Er seufzte, als wäre sie ein Kleinkind, dass nicht eins und eins zusammenzählen konnte.
"Ich brauche Informationen über deine Großmutter. Ich glaube, sie hatte mit meinem Großvater zu tun und-" Er unterbrach sich. "Egal... ich muss nur wissen, ob sie die Frau ist, nach der ich suche."
Eileen wollte mehr auf diese eigenartige Beziehung eingehen, aber noch mehr wollte sie schnell ihre Kette zurück.
"Meine Großmutter starb, bevor ich geboren wurde. Ich weiß nichts über sie. Nicht mal ihren Namen kenn ich."
Zum ersten Mal sah sie in Cians Ausdruck so etwas wie Mitgefühl aufblitzen.
"Du weißt überhaupt nicht viel über deine Familie, oder?"
Eileen fragte sich, woher plötzlich diese Menschenkenntnis kam.
"Nein.", gab sie murmelnd zu. "Und woher willst du etwas über sie wissen?"
"Ich hab ein wenig in den alten Sachen meines Großvaters herumgestöbert. Es gab auch viele Fotoalben und auf einem sind zwei junge Frau mit einem Baby zu sehen. Die Frauen waren Schwestern. Und eine davon sieht dir sehr ähnlich."
"Kannst du mir das Foto zeigen?"
Er nickte und hob sich über den Steg aus dem Wasser. Eileen rutschte zur Seite und zwang sich, ihn nicht wie eine Bekloppte anzustarren.
Cian ging zu einem der Büsche und holte eine Sporttasche, die dort versteckt war, hervor. Er zog ein in Leder gebundenes Album heraus und ging damit zu Eileen zurück. Ihr gegenüber ließ er sich auf dem Steg nieder und blätterte kurz. Schließlich nahm er eins der Fotos heraus und reichte es ihr. Es war schon verblichen und hatte Knickse, als wäre es oft eingesteckt oder in Taschen oder Büchern aufbewahrt worden, eher es ins Album geklebt worden war.
Es war eben dieser See, vor dem zwei junge Frauen standen. Eine hatte den Arm um die Schultern der anderen gelegt, während die andere das Baby in dem Armen hielt. Man sah sofort, dass sie Schwestern waren. Beide hatten große, helle Augen, dieselbe schmale, lange Nase und ein eher kantiges Gesicht. Die Frau mit dem Arm um die Schultern der anderen war etwas größer, schlanker und hatte ellbogenlanges, helles Haar. Die Frau mit dem Baby hatte ihre braunen Haare kurz geschnitten und sah Eileen so ähnlich, dass man meinen könnte, sie wäre mit kurzen Haaren auf dem Bild zu sehen.
Sie drehte das Foto um.
Sommer, 1966 stand dort in schwungvoller Schrift.

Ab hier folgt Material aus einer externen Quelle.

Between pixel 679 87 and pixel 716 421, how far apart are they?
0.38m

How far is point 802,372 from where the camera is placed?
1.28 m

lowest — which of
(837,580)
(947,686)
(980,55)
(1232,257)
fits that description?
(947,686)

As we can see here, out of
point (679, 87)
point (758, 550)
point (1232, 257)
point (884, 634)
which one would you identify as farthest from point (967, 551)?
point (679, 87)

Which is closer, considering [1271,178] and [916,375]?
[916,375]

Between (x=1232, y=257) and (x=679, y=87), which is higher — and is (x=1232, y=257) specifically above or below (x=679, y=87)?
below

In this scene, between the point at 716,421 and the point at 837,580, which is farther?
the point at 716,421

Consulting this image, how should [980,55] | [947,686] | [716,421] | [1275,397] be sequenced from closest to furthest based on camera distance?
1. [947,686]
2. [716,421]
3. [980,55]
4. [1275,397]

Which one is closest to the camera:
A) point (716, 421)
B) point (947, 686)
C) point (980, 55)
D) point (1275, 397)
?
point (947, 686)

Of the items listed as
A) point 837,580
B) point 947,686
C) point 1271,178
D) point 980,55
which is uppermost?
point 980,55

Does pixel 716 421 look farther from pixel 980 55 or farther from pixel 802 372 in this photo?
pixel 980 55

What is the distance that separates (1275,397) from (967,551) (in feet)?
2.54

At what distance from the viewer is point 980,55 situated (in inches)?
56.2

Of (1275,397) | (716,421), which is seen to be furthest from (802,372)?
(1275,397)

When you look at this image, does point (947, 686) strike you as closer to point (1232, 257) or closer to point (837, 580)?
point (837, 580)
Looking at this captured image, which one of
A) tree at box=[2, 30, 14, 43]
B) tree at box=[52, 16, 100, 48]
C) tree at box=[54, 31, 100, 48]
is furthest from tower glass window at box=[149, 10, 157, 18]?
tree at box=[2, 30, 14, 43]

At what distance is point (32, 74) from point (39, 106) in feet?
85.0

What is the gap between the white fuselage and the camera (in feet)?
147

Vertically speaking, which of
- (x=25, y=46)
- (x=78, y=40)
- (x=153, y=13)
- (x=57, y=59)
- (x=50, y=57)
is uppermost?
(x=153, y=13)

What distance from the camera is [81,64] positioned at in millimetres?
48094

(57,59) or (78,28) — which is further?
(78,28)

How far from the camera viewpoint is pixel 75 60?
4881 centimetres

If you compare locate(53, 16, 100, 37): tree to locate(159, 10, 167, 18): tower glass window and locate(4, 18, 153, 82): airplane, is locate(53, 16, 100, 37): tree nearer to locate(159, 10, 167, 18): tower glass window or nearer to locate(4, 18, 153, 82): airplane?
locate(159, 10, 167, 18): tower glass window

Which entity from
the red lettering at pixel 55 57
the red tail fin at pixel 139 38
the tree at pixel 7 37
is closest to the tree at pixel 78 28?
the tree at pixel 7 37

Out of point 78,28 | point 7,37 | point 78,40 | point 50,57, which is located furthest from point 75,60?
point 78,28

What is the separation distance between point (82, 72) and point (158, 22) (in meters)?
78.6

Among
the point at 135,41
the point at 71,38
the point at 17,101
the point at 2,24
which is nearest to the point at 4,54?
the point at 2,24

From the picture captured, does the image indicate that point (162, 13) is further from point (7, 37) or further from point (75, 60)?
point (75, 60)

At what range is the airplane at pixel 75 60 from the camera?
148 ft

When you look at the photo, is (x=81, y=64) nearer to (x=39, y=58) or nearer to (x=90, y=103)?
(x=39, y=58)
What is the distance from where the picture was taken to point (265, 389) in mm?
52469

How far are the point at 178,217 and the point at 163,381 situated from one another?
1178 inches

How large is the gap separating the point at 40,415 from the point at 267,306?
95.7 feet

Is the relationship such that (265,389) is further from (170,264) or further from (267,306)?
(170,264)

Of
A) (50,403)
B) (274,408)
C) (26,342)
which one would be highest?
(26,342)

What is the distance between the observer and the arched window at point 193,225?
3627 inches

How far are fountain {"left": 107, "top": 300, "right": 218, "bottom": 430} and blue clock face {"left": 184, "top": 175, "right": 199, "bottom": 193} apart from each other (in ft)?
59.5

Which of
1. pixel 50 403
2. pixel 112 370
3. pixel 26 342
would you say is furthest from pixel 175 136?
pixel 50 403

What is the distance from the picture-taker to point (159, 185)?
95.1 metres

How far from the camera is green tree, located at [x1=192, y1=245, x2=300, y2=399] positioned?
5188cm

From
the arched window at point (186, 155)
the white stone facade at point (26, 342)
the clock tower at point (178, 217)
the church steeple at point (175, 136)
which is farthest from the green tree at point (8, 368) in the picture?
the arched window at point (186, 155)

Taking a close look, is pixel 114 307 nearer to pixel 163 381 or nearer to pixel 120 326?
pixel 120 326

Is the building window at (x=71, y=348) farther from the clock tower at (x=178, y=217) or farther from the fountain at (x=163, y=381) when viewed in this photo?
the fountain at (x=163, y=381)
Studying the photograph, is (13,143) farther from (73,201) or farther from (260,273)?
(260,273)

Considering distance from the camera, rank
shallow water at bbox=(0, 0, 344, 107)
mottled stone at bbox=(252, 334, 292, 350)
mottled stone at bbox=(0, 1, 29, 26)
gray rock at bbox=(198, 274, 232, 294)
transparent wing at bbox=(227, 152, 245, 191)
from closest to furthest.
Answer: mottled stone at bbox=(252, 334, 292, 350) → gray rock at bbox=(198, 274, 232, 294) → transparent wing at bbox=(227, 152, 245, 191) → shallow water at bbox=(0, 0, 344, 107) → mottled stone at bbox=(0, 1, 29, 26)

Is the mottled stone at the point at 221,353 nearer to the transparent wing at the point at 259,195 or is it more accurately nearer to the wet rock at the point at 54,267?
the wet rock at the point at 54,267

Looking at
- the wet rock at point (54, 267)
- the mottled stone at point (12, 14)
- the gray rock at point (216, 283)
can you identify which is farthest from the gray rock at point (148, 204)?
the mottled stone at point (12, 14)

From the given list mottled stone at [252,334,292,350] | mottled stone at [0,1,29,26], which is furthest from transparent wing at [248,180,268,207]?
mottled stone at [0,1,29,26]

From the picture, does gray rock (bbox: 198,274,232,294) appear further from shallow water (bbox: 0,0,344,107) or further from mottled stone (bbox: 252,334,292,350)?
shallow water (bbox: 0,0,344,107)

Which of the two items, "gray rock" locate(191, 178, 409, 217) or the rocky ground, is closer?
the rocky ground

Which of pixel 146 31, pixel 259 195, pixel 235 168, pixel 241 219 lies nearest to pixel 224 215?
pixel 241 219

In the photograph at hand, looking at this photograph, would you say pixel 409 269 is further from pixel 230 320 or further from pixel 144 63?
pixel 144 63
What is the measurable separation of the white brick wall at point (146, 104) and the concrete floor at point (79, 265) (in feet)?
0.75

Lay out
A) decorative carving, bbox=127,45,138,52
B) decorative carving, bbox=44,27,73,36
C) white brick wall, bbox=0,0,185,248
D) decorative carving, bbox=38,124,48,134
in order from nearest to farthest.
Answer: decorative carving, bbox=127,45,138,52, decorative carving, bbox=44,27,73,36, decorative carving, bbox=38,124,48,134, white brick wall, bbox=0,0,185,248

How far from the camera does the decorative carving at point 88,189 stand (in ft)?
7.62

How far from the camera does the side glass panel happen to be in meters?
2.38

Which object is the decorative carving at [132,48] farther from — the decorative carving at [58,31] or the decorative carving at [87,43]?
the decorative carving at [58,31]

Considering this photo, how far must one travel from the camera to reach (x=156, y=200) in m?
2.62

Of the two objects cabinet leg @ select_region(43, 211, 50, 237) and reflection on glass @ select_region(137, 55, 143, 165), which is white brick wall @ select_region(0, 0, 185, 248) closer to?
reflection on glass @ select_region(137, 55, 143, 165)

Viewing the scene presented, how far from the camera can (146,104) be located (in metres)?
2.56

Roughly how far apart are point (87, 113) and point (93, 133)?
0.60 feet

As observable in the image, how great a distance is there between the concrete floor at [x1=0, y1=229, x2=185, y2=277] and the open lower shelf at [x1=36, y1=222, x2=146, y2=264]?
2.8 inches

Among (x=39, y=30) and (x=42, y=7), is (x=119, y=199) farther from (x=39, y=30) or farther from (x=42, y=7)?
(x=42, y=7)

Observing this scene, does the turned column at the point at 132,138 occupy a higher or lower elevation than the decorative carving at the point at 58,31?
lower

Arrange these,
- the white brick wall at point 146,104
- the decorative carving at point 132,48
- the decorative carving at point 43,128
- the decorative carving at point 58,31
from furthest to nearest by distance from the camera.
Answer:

Eileen ließ das Foto sinken.
"Das muss meine Mutter sein.", flüsterte sie.
Cian nickte ernst.
"Soweit ich weiß, hat mein Großvater alle Bilder, auf denen er nicht drauf ist, selbst gemacht. Er muss mit deiner Großmutter und ihrer Schwester befreundet gewesen sein. Die beiden sind auf einigen Fotos zu sehen."
"Aber warum interessiert dich das so, Cian? Dann waren sie eben befreundet, wir sind es nicht. Warum ist das wichtig für dich?"
Er wich ihrem Blick aus.
"Das muss dich nicht interessieren."
In ihr kochte erneut die Wut.
"Doch, genau das muss es! Das ist auch meine Familie, verstehst du das?"
Er nickte langsam.
"Ja, du hast Recht. Tut... tut mir leid."
Eileen gab sich vorerst mit der Entschuldigung zufrieden und stand auf.
"Ich frage meine Mutter und geb dir das Foto dann wieder zurück. Aber..."
Er stand ebenfalls auf und war ihr so nahe, dass ihre Gedanken wie benebelt waren.
"Ich... ähm..." Sie schüttelte über sich selbst den Kopf. Sie musste sich zusammenreißen! "Bitte such  nach der Kette. Sie ist mit wirklich wichtig."
Cian lächelte und zum ersten Mal wirkte es nicht spöttisch, sondern ehrlich.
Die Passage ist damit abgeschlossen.